The UltraFICO score is an opt-in credit model that uses information from your checking, savings or money market accounts to supplement data already in your credit report. The information being considered includes how much you have in savings, how long the accounts have been open and how active they are. It’s meant to boost your existing FICO score, which ranges from 300 to 850.
If you are already in the excellent credit range, and don’t need additional points for approval, or to qualify for the best terms, it won’t be offered to you. But this supplemental information can be especially helpful for consumers with scores in the upper 500s to lower 600s, considered bad to fair credit.
The UltraFICO score — distributed by credit bureau Experian, one of three major reporting agencies — will be pilot-tested “at a handful of lenders,” including online, nontraditional lenders as well as credit unions, starting in early 2019, said David Shellenberger, senior director of scores and predictive analytics at FICO.
Here are answers to some common questions about the new credit score:
Who will the UltraFICO score help?
The UltraFICO score, Shellenberger said, is almost like a “second-chance score” that tends to benefit two groups of consumers:
- Those with “thin” files or little credit history.
- People trying to rebuild after a personal financial crisis.
Credit newbies are more likely to see a significant benefit, assuming they have not had a negative account balance in the past three months and maintain a decent savings balance. (Shellenberger referred to a “moderate amount” of savings, meaning $400 or more.)
FICO scores have been rising in general.
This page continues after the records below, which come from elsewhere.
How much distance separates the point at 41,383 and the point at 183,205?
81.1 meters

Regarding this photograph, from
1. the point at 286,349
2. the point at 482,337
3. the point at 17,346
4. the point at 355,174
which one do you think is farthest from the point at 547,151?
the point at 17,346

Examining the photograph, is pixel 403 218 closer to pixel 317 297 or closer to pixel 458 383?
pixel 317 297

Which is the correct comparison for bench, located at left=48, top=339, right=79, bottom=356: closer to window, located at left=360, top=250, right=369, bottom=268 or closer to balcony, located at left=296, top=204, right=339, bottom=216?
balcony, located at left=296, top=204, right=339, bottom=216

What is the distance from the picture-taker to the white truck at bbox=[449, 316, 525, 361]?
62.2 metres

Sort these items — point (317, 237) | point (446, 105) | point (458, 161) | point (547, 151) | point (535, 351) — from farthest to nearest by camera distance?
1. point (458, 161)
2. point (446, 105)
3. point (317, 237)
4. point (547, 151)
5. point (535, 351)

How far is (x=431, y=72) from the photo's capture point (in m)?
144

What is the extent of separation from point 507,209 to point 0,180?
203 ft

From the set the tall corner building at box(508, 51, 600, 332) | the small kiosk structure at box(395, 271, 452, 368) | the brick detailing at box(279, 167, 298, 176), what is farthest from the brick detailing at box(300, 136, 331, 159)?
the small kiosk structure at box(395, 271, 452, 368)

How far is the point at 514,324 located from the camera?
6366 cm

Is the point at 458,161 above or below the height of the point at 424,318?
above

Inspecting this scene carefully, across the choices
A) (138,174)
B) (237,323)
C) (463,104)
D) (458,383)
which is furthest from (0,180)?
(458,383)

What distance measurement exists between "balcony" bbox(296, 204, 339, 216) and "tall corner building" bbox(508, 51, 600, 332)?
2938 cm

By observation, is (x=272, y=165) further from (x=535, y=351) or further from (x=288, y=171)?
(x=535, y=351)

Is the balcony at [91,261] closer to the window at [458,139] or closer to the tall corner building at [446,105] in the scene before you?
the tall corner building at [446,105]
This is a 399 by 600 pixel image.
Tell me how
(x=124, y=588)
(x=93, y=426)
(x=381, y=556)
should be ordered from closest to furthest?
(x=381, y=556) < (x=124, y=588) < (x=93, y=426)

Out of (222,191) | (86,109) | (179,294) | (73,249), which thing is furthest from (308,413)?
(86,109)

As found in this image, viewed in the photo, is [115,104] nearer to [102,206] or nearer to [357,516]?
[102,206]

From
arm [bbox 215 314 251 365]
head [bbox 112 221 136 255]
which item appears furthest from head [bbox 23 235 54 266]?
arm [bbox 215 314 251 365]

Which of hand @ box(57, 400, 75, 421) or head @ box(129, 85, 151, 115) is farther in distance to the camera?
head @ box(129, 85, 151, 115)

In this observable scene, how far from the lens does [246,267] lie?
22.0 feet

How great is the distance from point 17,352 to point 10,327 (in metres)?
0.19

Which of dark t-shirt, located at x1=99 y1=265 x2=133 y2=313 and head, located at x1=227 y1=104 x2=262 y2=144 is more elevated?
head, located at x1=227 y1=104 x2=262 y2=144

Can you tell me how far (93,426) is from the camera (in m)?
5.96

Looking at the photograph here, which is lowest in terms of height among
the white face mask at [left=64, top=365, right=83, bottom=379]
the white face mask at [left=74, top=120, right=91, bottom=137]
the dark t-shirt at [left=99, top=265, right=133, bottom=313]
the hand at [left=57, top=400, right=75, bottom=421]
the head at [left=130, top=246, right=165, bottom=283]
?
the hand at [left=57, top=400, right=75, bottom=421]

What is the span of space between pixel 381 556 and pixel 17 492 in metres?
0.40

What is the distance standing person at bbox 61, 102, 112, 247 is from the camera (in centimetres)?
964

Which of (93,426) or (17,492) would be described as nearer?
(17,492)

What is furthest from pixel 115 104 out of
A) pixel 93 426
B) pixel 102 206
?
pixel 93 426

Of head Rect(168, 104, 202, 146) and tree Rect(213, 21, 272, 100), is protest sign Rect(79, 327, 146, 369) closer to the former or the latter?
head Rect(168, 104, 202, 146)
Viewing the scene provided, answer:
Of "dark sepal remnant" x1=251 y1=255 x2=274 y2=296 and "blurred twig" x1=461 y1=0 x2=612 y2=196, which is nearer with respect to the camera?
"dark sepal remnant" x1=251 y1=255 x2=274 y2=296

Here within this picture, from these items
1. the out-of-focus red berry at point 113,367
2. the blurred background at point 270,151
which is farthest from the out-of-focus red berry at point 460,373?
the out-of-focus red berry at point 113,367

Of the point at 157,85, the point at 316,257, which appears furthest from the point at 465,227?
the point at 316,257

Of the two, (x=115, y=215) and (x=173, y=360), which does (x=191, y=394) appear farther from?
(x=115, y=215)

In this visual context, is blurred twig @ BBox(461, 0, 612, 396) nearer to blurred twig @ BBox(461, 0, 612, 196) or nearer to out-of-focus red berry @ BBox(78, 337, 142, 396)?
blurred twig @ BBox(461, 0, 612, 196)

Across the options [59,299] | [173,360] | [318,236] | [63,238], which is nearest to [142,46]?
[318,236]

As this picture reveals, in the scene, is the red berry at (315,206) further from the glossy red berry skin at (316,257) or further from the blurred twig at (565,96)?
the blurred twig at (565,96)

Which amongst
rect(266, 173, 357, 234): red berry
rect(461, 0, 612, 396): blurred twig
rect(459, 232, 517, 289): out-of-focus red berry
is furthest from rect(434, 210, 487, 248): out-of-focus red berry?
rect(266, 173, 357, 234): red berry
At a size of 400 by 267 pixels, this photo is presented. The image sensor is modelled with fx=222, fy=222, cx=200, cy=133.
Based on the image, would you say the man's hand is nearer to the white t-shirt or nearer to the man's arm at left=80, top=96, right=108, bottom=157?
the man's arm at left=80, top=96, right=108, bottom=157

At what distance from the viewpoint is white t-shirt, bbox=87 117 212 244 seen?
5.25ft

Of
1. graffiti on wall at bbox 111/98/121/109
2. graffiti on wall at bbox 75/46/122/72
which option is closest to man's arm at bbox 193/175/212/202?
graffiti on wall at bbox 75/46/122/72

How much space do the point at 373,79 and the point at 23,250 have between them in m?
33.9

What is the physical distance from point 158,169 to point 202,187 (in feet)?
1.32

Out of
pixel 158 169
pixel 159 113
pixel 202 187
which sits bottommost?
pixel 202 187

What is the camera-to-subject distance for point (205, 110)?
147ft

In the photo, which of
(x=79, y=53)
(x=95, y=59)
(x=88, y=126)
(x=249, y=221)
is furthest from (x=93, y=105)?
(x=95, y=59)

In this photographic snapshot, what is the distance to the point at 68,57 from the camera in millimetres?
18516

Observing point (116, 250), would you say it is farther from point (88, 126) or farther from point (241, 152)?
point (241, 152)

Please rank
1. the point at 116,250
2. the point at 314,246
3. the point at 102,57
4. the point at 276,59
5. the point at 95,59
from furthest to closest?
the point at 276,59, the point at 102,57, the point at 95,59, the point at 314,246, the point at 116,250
The most recent average score, released in September, was 704, up 3 points from a year ago. According to data from FICO, 22.6% of consumers had scores between 600 and 699 — prime candidates for credit approval if they could manage just a few more points.
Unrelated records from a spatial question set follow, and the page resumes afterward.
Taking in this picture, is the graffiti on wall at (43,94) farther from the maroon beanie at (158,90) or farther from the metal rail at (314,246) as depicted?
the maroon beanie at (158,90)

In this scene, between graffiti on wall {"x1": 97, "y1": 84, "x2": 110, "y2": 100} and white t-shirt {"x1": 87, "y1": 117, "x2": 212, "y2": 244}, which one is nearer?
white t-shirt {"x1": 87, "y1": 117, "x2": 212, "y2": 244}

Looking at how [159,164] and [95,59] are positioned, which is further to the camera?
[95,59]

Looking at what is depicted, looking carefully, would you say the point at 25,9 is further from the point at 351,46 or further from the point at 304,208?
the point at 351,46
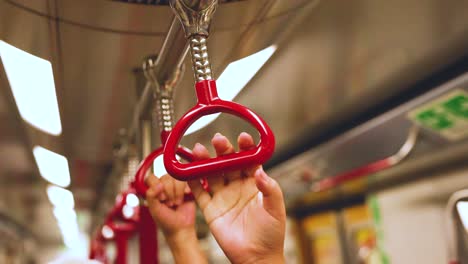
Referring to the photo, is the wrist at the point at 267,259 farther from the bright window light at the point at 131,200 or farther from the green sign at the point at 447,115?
the green sign at the point at 447,115

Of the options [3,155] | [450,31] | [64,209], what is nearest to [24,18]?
[450,31]

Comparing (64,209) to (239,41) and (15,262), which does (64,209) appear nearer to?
(15,262)

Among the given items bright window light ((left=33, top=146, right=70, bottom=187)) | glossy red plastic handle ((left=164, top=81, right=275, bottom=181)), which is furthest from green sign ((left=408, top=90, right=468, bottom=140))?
bright window light ((left=33, top=146, right=70, bottom=187))

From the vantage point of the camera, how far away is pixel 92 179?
2652 mm

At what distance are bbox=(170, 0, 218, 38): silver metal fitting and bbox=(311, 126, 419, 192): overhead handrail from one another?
1.62 metres

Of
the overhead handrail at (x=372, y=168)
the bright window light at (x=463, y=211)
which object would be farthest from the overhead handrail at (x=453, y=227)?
the bright window light at (x=463, y=211)

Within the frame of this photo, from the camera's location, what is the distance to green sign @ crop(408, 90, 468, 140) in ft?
5.86

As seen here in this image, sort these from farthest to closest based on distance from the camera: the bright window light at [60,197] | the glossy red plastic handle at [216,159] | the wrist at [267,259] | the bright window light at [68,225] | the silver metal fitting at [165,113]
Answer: the bright window light at [68,225] → the bright window light at [60,197] → the silver metal fitting at [165,113] → the wrist at [267,259] → the glossy red plastic handle at [216,159]

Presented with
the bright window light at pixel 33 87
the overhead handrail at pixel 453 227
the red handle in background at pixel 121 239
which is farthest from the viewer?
the overhead handrail at pixel 453 227

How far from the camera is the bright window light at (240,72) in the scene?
1112 mm

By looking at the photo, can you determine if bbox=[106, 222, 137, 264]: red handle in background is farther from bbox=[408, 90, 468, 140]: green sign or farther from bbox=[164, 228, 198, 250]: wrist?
bbox=[408, 90, 468, 140]: green sign

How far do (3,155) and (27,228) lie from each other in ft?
9.45

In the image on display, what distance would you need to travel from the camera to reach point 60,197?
3.05 meters

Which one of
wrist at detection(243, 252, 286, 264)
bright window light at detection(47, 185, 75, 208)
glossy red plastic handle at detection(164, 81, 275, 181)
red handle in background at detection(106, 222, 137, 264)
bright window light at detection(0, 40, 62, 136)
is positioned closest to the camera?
glossy red plastic handle at detection(164, 81, 275, 181)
You’re likely to be offered the option of UltraFICO if:
- Your score is just a few points below a cutoff.
- The lender is using an Experian credit score. (Right now the only distributor is Experian.)
Shellenberger said FICO plans to make the UltraFICO generally available later in 2019, likely summer.
What do deposit accounts have to do with credit?
The new score looks at deposit accounts, such as savings accounts, as well as some account activity (PayPal and Venmo, anybody?).
“It almost seems like this allows the really big, kind of ‘dinosauric’ lenders to compete with the more nimble online lenders that rely less on traditional credit report information and more so on cash-flow metrics,” credit expert John Ulzheimer said.
Ulzheimer said he is intrigued with the new score and sees both pros and cons.
The biggest pro is you can get credit for the banking that is done outside traditional institutions.
The biggest drawback? Releasing yet more personal data and trusting that it will be adequately protected.
Ulzheimer believes that UltraFICO is most likely to be offered to people who were denied approval, but barely — “almost there, but not across the finish line.”
UltraFICO vs FICO XD: What is the difference?
FICO has another model that is designed to help score more people and that uses nontraditional data.
The FICO XD score, which is still being used, generates scores to help people who do not have traditional credit scores qualify for credit cards.
The XD score, however, does not require that you have a deposit account as the UltraFICO does.
Another difference is the UltraFICO is designed for broader use — loans as well as credit cards. So the scores can serve slightly different consumers.